Addressing this issue required two things:

  • Basically, the same fix as above: instead of relying on Redis’s TTL to expire old rate limit windows, we needed to manage that feature in the application. (The application should be prepared to read stale data from replicas, then ignore it.)
  • Even after fixing that, a better design was required: in the case of rate-limited requests, we should avoid a second call to the database. The client’s window might expire between the two calls, resulting in the kind of inconsistent response described above.

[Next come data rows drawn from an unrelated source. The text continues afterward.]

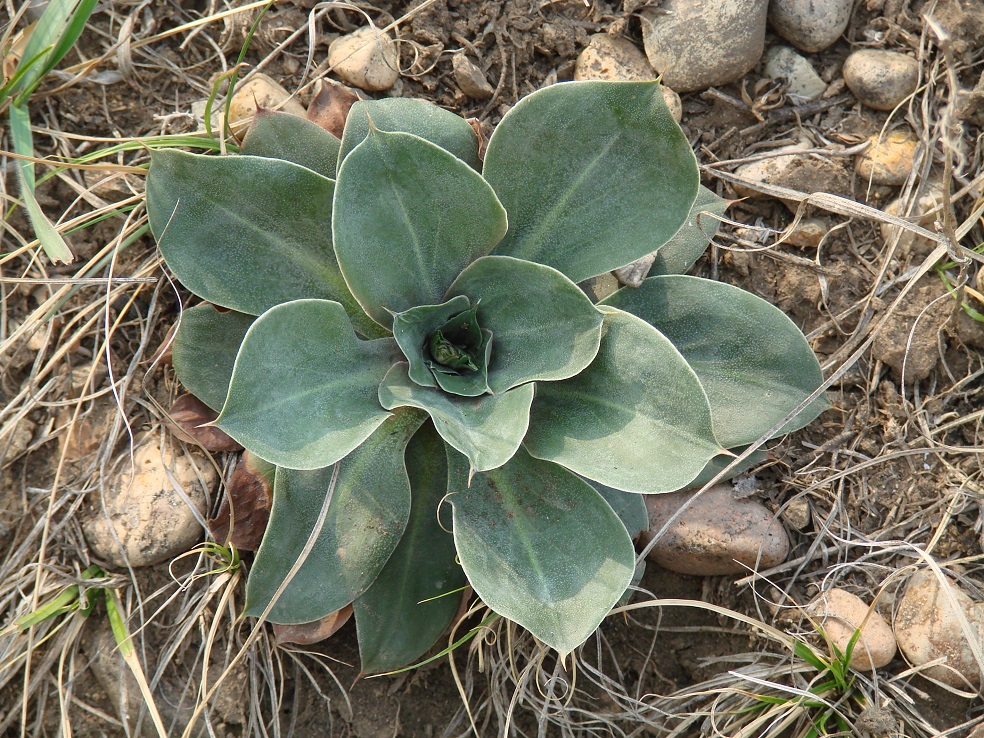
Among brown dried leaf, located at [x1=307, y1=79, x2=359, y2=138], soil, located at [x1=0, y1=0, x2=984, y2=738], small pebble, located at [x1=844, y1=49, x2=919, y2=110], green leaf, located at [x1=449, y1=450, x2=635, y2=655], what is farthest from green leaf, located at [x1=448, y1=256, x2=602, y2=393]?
small pebble, located at [x1=844, y1=49, x2=919, y2=110]

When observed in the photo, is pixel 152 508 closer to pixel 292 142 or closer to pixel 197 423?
pixel 197 423

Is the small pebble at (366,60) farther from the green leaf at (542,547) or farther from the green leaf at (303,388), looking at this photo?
the green leaf at (542,547)

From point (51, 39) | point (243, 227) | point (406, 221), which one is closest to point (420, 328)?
point (406, 221)

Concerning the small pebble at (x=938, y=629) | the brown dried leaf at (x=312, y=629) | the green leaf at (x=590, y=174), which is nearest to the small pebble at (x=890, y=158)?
the green leaf at (x=590, y=174)

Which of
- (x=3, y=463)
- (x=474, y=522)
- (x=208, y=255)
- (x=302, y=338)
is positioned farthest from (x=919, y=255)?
(x=3, y=463)

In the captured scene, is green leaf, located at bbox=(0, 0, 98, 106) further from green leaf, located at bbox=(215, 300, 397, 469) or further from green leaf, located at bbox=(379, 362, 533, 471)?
green leaf, located at bbox=(379, 362, 533, 471)

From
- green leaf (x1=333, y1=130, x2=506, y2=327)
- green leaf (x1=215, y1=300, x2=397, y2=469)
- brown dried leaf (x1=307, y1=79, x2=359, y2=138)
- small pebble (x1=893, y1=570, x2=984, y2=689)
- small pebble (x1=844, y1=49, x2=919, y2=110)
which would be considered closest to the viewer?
green leaf (x1=215, y1=300, x2=397, y2=469)
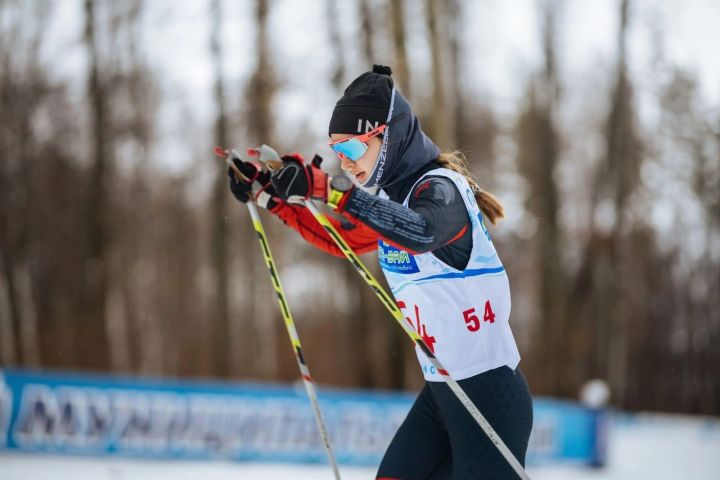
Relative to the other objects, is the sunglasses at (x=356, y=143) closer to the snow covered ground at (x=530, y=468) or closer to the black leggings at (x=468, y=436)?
the black leggings at (x=468, y=436)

This fix required improving the Ruby code that prepared responses so that the response from Step 1 above was used to populate X-RateLimit-... headers.

The final scripts

Here are the Lua scripts we ended up with for implementing this pattern:

RATE_SCRIPT:
--   count a request for a client
--   and return the current state for the client
-- rename the inputs for clarity below
local rate_limit_key = KEYS[1]
local increment_amount = tonumber(ARGV[1])
local next_expires_at = tonumber(ARGV[2])
local current_time = tonumber(ARGV[3])
local expires_at_key = rate_limit_key .. ":exp"
local expires_at = tonumber(redis.call("get", expires_at_key))
if not expires_at or expires_at < current_time then
  -- this is either a brand new window,
  -- or this window has closed, but redis hasn't cleaned up the key yet
  -- (redis will clean it up in one more second)
  -- initialize a new rate limit window
  redis.call("set", rate_limit_key, 0)
  redis.call("set", expires_at_key, next_expires_at)
  -- tell Redis to clean this up _one second after_ the expires-at time.
  -- that way, clock differences between Ruby and Redis won't cause data to disappear.
  -- (Redis will only clean up these keys "long after" the window has passed)
  redis.call("expireat", rate_limit_key, next_expires_at + 1)
  redis.call("expireat", expires_at_key, next_expires_at + 1)
  -- since the database was updated, return the new value
  expires_at = next_expires_at
end
-- Now that the window is either known to already exist _or_ be freshly initialized,
-- increment the counter (`incrby` returns a number)
local current = redis.call("incrby", rate_limit_key, increment_amount)
return { current, expires_at }

-- CHECK_SCRIPT:
--   Getting both the value and the expiration
--   of key as needed by our algorithm needs to be ran
--   in an atomic way, hence the script.

-- rename the inputs for clarity below
local rate_limit_key = KEYS[1]
local expires_at_key = rate_limit_key .. ":exp"
local current_time = tonumber(ARGV[1])
local tries = tonumber(redis.call("get", rate_limit_key))
local expires_at = nil -- maybe overridden below
if not tries then
  -- this client hasn't initialized a window yet
  -- let this fall through to returning {nil, nil},
  -- where the application will provide defaults
else
  -- we found a number of tries, now check
  -- if this window is actually expired
  expires_at = tonumber(redis.call("get", expires_at_key))
  if not expires_at or expires_at < current_time then
    -- this window hasn't been cleaned up by Redis yet, but it has closed.
    -- (maybe it was _partly_ cleaned up, if we found `tries` but not `expires_at`)
    -- ignore the data in the database; return a fresh window instead
    tries = nil
    expires_at = nil
  end
end
-- Maybe {nil, nil} if the window is brand new (or expired)
return { tries, expires_at }

Conclusion

We’ve learned a lot from this new approach, but there’s still one shortcoming we’re considering: the current implementation doesn’t increment the “current” rate limit value until after the request is finished. We do this because we don’t charge clients for 304 Not Modified responses (this can happen when the client provides an E-Tag). A better implementation might increment the value when the request starts, then refunds the client if the response is 304. That would prevent some edge cases where a client can exceed its limit when the final allowed request is still being processed.

After working out the issues described in this post, the new rate limiter has worked great. It has improved reliability, fixed issues for clients, and reduced our support load (eventually 😉) and the architecture is ready for our next wave of platform improvements.